= Passage to read =
══════

Taoiseach insists free GP care pledge will be honoured
Government ‘fully committed’ to measure to help some 60,000 long-term ill people
The Taoiseach has inisted a Government election pledge to extend free GP care to people with long-term illnesses will go ahead. He said Minister of State for Health Alex White (above) is to report to the Cabinet on the matter by the end of this month. Photograph: Alan Betson.
MICHAEL O’REGAN and MARIE O’HALLORAN
Taoiseach Enda Kenny has inisted that the Government’s election commitment to extend free GP care to almost 60,000 people with long-term illnesses will go ahead.
Mr Kenny said Minister of State for Health Alex White would report to the Cabinet on the matter by the end of this month.
“He has validly pointed out it is not effective to put in place a legal, administrative, bureaucratic assessment system for a sector dealing with long-term illness and then move on to the other sectors,’’ he added.
Mr White, he said, wanted to look at the entire free GP scheme and he supported him in that.
Mr Kenny told the Dáil this afternoon that the Government was fully committed to delivering free GP care in its first term of office and no decision had been taken to go back on that.
He added that when Mr White had come before the Cabinet sub-committee on health recently, he explained it would be necessary to introduce complex legislation to provide free GP care to those with long-term illnesses.
Mr White, the Taoiseach said, had pointed out that the legislation required would have to have a legal basis for eligibility based principally on means, income and residency. The first phase, based on a medical condition, required a new legal and administrative arrangement.
Mr White, he added, had said it would be far more effective to look at the longer strategy in implementing the roll out of free GP care.
Fianna Fáil leader Micheal Martin said promises had been made again and again on the issue and then broken. He said Labour was providing cover to the Government and Dr Reilly on the issue.
“What has to happen, Taoiseach, for you to realise what your Cabinet colleagues private acknowledge, and what the rest of the country has known and understood for quite some time, that Minister James Reilly is not the man to lead one of the most important departments in this country ,’’ he added.
Mr Kenny said Mr Martin had said some years ago that it took longer to get things off the ground in the Department of Health than in any other department.
Sinn Féin leader Gerry Adams said it was not credible that it took two years to discover legal difficulties.

══════

= Problem details =
Reproduce the part of the free GP care article starting with "Mr Kenny said Minister" and going on through "back on that.". The entries that come next have nothing to do with the article on free GP care.

= Data supplied =

══════

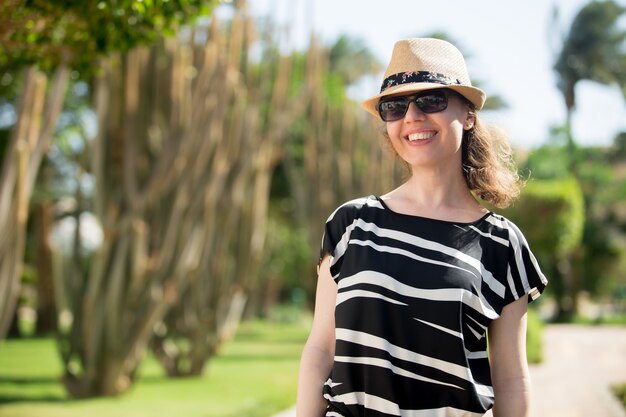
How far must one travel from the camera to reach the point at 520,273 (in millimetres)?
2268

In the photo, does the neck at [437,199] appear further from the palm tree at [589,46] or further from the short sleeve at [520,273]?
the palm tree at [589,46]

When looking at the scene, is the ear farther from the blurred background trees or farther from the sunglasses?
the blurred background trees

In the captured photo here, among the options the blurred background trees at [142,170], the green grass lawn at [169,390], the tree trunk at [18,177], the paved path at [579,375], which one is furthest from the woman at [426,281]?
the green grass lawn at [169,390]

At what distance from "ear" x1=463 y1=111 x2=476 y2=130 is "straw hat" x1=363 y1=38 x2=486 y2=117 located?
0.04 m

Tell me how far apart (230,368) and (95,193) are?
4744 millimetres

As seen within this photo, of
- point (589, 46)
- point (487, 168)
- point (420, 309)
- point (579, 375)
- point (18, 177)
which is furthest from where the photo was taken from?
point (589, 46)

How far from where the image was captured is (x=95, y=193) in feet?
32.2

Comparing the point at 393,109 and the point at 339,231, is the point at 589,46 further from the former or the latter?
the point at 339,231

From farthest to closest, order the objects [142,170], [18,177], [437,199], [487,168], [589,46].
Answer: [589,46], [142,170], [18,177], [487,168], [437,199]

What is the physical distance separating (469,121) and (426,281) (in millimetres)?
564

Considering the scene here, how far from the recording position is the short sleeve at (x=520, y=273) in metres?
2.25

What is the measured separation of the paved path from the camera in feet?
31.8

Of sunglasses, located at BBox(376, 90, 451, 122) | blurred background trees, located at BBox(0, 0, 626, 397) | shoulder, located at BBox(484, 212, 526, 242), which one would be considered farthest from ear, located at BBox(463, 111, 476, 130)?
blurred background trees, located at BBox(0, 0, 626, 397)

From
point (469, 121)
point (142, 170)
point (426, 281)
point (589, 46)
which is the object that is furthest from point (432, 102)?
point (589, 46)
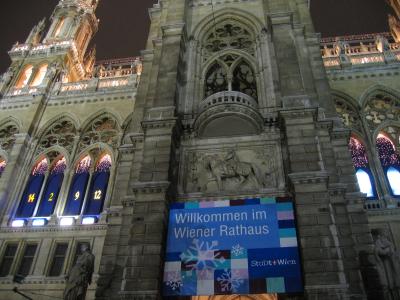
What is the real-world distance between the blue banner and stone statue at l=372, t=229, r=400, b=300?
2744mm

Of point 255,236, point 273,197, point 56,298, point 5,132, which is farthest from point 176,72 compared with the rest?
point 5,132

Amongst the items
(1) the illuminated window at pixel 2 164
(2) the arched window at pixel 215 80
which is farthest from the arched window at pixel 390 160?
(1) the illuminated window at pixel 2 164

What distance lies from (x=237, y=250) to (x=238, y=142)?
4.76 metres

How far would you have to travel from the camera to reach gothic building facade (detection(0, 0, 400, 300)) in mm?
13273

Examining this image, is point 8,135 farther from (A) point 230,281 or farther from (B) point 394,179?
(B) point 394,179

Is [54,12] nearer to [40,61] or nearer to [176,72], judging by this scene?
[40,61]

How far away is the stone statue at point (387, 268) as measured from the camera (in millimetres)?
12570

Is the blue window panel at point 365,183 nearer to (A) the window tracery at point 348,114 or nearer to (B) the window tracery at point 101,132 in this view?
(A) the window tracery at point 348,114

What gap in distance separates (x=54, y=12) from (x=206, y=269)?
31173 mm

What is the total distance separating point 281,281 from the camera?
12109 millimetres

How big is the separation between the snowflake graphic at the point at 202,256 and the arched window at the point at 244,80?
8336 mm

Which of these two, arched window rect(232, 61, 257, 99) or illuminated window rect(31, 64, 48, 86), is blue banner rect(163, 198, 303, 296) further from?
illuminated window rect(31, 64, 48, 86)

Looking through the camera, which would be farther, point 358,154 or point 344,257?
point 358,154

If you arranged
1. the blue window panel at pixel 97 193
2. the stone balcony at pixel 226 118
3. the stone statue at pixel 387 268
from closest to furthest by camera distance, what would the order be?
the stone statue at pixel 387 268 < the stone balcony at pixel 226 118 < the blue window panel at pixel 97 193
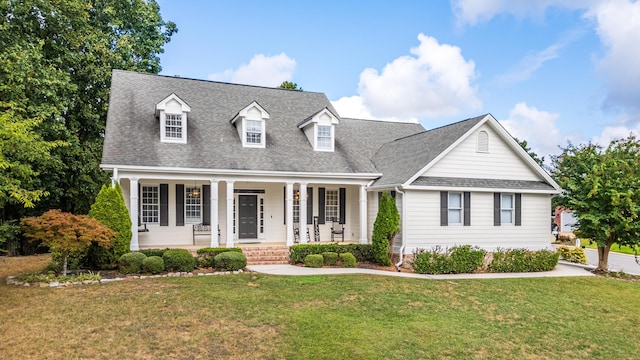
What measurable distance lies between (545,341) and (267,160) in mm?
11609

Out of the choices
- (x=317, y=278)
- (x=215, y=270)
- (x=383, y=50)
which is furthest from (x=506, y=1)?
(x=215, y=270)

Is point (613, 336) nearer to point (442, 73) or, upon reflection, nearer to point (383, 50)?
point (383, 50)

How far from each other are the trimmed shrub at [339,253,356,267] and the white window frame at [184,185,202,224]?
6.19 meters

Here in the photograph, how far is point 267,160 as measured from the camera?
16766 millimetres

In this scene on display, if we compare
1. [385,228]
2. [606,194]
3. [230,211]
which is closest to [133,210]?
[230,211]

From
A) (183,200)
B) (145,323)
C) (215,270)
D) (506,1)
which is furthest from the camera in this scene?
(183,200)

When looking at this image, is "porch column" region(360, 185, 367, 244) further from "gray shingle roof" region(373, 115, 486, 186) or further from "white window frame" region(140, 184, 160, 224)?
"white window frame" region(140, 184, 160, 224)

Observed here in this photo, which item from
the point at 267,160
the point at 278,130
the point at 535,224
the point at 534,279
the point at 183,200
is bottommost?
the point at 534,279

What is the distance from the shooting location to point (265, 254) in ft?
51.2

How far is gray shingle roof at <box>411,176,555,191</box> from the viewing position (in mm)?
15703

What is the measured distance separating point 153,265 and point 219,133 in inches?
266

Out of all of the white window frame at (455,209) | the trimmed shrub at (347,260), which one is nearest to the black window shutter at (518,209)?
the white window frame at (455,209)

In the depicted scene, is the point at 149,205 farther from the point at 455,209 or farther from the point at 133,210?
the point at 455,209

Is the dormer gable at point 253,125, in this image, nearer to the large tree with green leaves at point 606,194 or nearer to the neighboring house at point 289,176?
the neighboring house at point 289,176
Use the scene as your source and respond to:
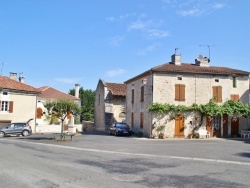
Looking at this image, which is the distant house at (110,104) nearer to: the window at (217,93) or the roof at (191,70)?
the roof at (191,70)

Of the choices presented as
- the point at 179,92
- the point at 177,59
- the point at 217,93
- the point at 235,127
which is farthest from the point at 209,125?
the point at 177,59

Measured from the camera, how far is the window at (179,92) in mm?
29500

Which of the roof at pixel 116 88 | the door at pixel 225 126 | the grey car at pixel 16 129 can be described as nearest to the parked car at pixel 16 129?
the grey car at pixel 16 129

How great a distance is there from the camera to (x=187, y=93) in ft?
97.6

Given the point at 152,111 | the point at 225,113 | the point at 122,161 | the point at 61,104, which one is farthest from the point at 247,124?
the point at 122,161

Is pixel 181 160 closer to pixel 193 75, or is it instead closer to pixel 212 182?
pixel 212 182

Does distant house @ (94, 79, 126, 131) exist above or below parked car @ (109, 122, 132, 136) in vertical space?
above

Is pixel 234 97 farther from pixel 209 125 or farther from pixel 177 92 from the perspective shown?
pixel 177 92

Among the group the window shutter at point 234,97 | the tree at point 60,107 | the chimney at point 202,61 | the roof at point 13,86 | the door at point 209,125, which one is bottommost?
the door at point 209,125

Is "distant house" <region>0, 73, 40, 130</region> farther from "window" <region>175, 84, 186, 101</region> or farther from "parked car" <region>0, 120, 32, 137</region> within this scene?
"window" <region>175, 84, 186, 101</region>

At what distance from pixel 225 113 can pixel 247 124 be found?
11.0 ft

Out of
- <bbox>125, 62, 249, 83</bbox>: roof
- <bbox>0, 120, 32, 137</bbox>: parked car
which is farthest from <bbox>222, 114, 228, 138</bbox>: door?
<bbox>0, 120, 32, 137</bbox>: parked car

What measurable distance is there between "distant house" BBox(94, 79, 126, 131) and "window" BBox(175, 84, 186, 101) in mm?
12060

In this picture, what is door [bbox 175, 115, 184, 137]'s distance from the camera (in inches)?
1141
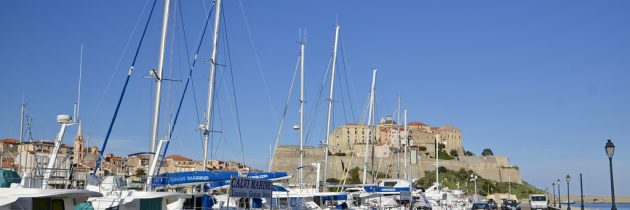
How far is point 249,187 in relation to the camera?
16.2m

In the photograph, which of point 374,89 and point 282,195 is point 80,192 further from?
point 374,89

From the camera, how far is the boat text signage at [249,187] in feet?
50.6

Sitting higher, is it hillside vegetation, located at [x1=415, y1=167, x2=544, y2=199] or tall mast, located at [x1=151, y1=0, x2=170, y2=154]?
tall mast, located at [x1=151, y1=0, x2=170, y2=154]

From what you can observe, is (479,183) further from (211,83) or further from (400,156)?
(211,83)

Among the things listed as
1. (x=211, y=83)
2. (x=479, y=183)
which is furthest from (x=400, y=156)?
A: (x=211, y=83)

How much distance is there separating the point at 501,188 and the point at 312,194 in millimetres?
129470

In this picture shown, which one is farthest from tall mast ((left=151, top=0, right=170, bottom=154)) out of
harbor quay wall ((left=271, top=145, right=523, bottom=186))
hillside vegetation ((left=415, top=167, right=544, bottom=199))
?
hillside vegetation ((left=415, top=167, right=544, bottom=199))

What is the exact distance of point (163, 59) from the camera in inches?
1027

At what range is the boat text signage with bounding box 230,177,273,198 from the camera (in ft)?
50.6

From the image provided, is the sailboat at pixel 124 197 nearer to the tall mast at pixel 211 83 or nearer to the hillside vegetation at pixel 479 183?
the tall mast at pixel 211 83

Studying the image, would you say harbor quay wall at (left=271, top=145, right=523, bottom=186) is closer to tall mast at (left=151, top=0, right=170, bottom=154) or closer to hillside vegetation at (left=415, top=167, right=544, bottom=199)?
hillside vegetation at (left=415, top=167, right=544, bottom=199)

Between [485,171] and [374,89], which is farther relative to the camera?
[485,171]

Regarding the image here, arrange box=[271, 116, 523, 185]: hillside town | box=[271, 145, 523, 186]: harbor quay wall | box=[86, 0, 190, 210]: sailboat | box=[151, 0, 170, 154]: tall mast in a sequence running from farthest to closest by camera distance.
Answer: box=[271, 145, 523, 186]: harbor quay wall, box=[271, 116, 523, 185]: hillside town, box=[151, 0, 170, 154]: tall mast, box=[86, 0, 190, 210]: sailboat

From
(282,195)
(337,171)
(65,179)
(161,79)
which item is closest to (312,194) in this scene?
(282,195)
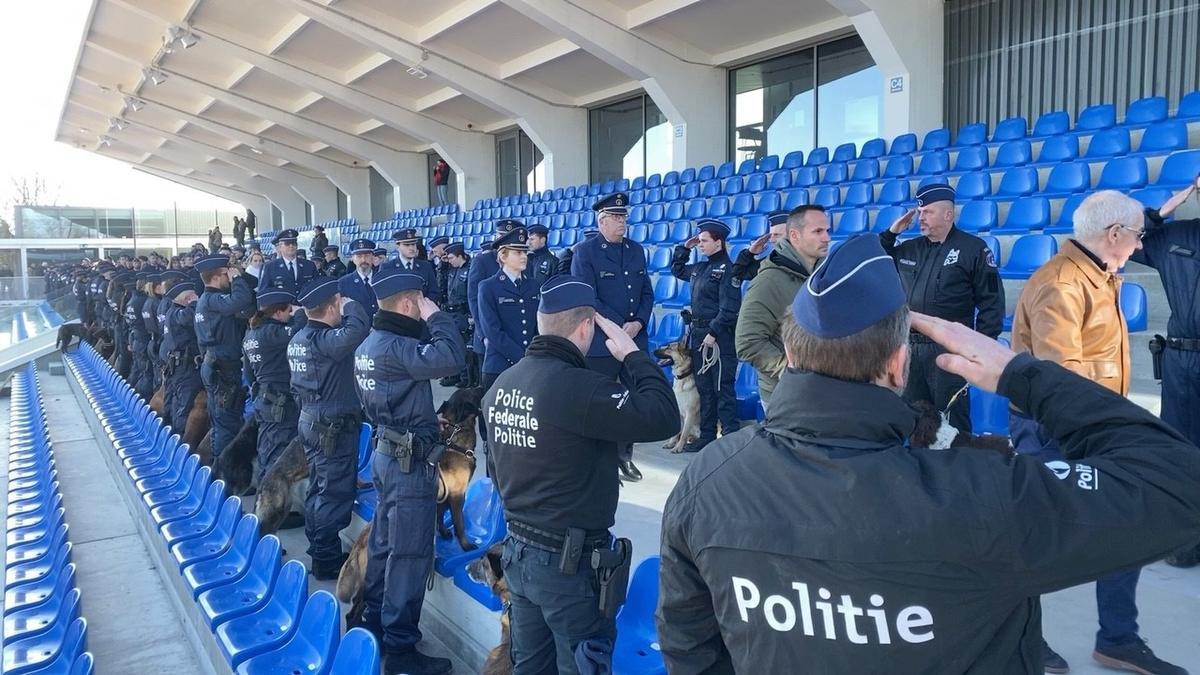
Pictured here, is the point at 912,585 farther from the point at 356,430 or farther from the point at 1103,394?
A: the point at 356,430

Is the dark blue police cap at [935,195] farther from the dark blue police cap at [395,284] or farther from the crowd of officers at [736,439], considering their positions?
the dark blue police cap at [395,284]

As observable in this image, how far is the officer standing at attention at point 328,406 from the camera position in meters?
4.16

══════

= Response box =
Mr Kenny said Minister of State for Health Alex White would report to the Cabinet on the matter by the end of this month.
“He has validly pointed out it is not effective to put in place a legal, administrative, bureaucratic assessment system for a sector dealing with long-term illness and then move on to the other sectors,’’ he added.
Mr White, he said, wanted to look at the entire free GP scheme and he supported him in that.
Mr Kenny told the Dáil this afternoon that the Government was fully committed to delivering free GP care in its first term of office and no decision had been taken to go back on that.